### EXERCISE DETAILS
Output the data verbatim from the line containing "What is closest" through the end of the data, inclusive.

* BEGIN EXERCISE INPUT *

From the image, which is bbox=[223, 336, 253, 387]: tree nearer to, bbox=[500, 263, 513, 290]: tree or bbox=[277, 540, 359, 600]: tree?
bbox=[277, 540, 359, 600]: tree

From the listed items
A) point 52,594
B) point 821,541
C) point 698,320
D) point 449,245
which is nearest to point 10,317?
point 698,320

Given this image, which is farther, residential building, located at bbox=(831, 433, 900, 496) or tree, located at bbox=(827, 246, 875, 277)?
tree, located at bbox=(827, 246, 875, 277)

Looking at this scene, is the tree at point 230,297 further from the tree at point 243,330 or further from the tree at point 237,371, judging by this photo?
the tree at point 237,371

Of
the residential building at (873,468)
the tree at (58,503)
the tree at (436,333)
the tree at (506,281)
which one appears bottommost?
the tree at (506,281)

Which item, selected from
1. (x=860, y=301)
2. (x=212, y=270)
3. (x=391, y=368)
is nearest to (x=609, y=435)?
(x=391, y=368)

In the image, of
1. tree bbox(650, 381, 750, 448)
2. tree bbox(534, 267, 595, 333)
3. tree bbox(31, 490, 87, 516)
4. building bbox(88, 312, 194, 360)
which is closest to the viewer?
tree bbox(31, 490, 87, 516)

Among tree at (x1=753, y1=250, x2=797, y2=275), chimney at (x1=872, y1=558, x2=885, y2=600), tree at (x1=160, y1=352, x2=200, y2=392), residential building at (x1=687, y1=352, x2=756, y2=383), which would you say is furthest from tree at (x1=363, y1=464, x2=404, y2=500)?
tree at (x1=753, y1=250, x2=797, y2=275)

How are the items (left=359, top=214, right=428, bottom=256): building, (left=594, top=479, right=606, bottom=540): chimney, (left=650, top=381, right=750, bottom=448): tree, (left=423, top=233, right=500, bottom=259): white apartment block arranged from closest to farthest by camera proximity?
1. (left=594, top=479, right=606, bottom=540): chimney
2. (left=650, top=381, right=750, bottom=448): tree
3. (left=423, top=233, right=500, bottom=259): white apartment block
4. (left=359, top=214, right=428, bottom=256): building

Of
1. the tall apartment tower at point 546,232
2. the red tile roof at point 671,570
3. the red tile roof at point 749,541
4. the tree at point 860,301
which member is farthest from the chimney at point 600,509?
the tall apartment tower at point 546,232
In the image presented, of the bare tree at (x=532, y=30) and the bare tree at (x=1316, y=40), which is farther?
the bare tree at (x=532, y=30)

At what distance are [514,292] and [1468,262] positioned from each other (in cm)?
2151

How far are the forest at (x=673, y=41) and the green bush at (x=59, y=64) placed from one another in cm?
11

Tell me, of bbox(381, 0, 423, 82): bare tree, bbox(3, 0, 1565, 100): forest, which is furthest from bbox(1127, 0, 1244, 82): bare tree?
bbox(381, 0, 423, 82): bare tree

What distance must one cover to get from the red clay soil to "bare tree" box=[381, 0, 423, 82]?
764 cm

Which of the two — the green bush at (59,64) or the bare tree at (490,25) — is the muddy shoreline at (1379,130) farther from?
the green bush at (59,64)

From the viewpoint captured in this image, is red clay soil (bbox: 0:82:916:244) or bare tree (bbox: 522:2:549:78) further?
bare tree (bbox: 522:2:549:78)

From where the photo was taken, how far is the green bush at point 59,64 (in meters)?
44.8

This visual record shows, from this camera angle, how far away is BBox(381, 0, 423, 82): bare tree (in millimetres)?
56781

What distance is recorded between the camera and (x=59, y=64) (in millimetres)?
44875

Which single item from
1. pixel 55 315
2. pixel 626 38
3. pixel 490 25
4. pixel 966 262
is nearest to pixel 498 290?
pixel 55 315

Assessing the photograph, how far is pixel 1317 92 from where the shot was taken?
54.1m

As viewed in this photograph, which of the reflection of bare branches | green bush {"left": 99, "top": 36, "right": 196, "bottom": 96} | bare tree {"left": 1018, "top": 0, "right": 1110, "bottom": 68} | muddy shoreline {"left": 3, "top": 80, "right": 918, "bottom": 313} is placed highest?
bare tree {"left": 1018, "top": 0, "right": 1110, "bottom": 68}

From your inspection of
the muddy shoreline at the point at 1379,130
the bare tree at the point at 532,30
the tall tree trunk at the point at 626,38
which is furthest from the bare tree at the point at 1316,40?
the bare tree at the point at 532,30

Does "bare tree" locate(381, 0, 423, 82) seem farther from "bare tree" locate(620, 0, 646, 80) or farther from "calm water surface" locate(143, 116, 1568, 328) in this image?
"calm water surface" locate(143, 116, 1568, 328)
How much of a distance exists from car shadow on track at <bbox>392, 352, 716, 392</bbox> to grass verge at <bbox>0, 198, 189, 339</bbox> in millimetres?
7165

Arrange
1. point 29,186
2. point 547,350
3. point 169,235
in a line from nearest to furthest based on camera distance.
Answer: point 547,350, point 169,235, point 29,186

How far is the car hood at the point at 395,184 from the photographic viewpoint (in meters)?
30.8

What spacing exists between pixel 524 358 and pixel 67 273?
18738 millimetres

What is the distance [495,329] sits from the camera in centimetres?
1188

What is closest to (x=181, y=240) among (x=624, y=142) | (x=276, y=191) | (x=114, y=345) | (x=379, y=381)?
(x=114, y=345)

* END EXERCISE INPUT *

### TASK OUTPUT
What is closest to (x=181, y=240) among (x=624, y=142) | (x=276, y=191) | (x=114, y=345) | (x=379, y=381)?
(x=114, y=345)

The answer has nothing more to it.